J’ai déménagé pour Ixelles en 2007, après avoir encore vécu chez un négrier qui calait du Polonais en séjour illégal jusque dans ses placards à balais ainsi que dans un immeuble qui, paraît-il, avait jadis été le siège social d’une secte fornicatrice qui zigouillait dans la cave des petits mammifères à la gloire de Satan. J’ai eu ce besoin de partir parce qu’il me fallait un air neuf, que j’en avais assez de chaque jour croiser les mêmes têtes de Deschiens avec leurs mêmes problèmes de Deschiens. J’étais fatigué de ce décor de bohème et de misère parce que tout le monde, artistes comme commerçants, semi-clochards comme bobos, me semblait y stagner, tenir chaque jour la même conversation cousue de fil blanc, faite de rêves de retraites pépères au soleil ou de projets de concerts validés par Arts & Vie. Cela n’avait rien de sauvage, rien de flamboyant et il ne se passait au fond pas grand-chose en ces lieux même si 2007, c’est pour beaucoup le moment où la boboïsation a donné un gros coup de frais au quartier, qui aurait alors commencé à radicalement évoluer.

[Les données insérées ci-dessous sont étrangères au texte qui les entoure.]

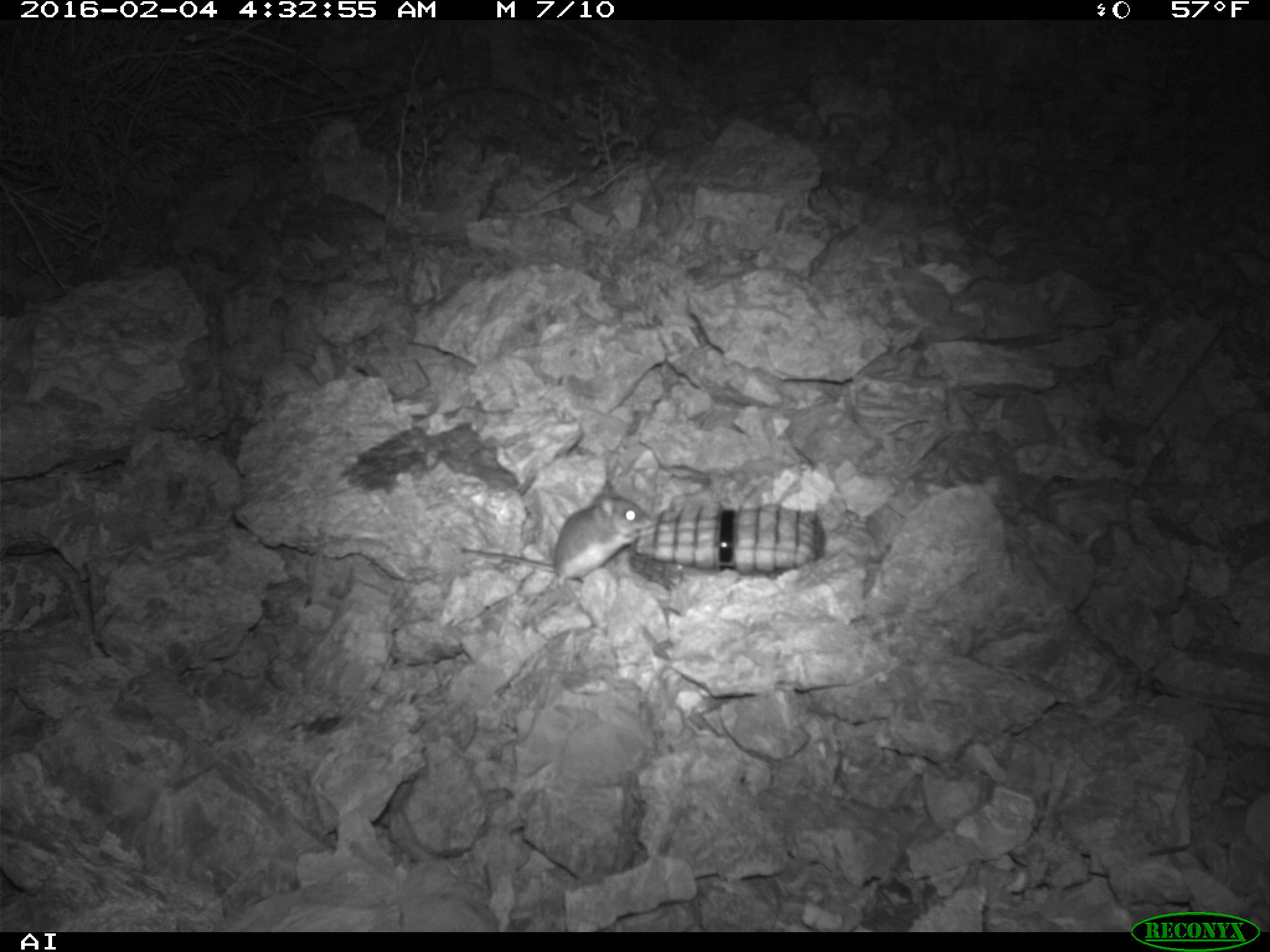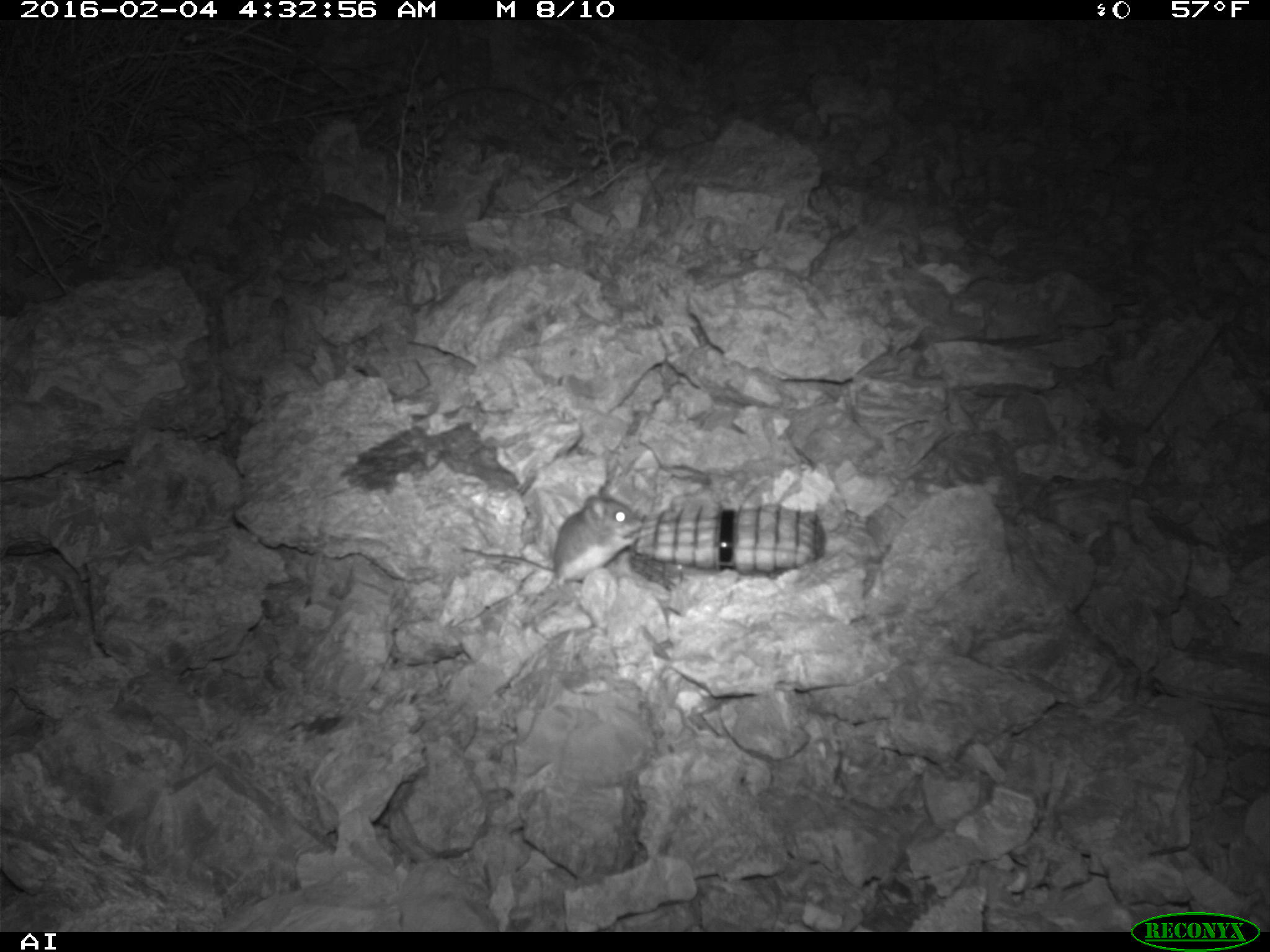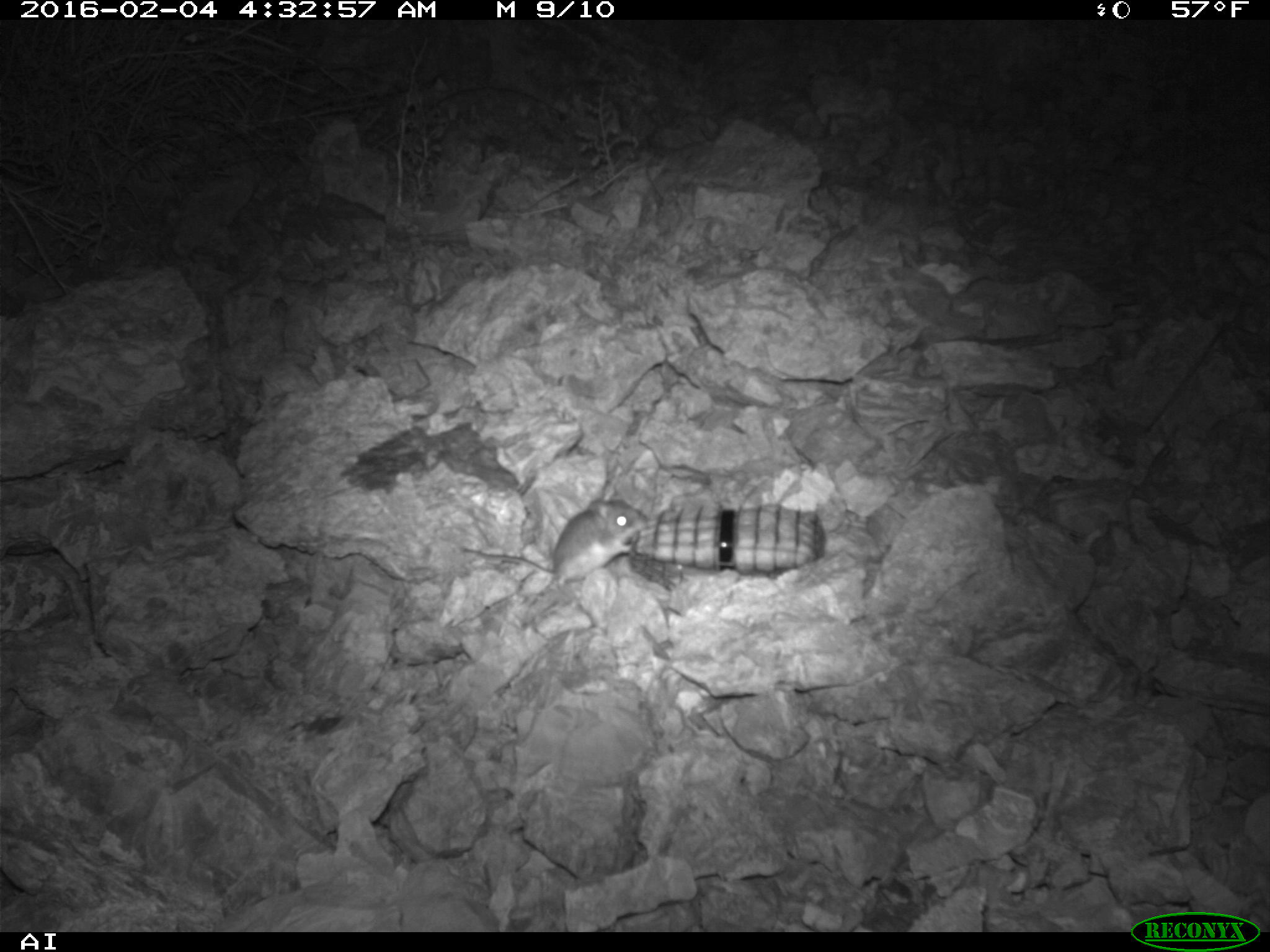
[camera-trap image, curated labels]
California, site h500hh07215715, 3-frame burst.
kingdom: Animalia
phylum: Chordata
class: Mammalia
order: Rodentia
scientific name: Rodentia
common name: rodent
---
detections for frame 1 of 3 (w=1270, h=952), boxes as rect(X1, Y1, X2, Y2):
rodent: rect(460, 478, 652, 599)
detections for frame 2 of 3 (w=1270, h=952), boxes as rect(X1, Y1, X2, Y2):
rodent: rect(551, 480, 656, 583)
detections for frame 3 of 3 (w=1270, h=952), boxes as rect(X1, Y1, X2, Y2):
rodent: rect(459, 482, 648, 589)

C’est vrai, les bistrots sont aujourd’hui plus propres et mieux tenus. Au profit d’une poignée de fourgueurs de bagels et de thés verts ont aussi disparu les revendeurs de brosses à chiottes à 50 cents et de pare-soleils pour voitures avec des dragons dessus. Je n’ai cela dit pas l’impression d’une gentryfication radicale qui serait comparable à celle de St Géry, passé de chancre à place-to-be en un clin d’oeil, ce dont certains vieux croûtons du cru se plaignent pourtant. Déjà, les bobos ont toujours été là. Ils étaient juste plus jeunes, encore englués à l’université. Ils attendaient l’invention de la poussette à trois roues et de la toilette sèche, n’avaient pas encore d’infâmes moutards à pavaner dans les rues mais c’étaient déjà les mêmes ou presque, avec leurs sweats sous leurs velours côtelés et leurs mentalités de grands humanistes capables de tenter de raisonner un pilote du 11 septembre plutôt que de lui arracher la jugulaire à la fourchette en plastique.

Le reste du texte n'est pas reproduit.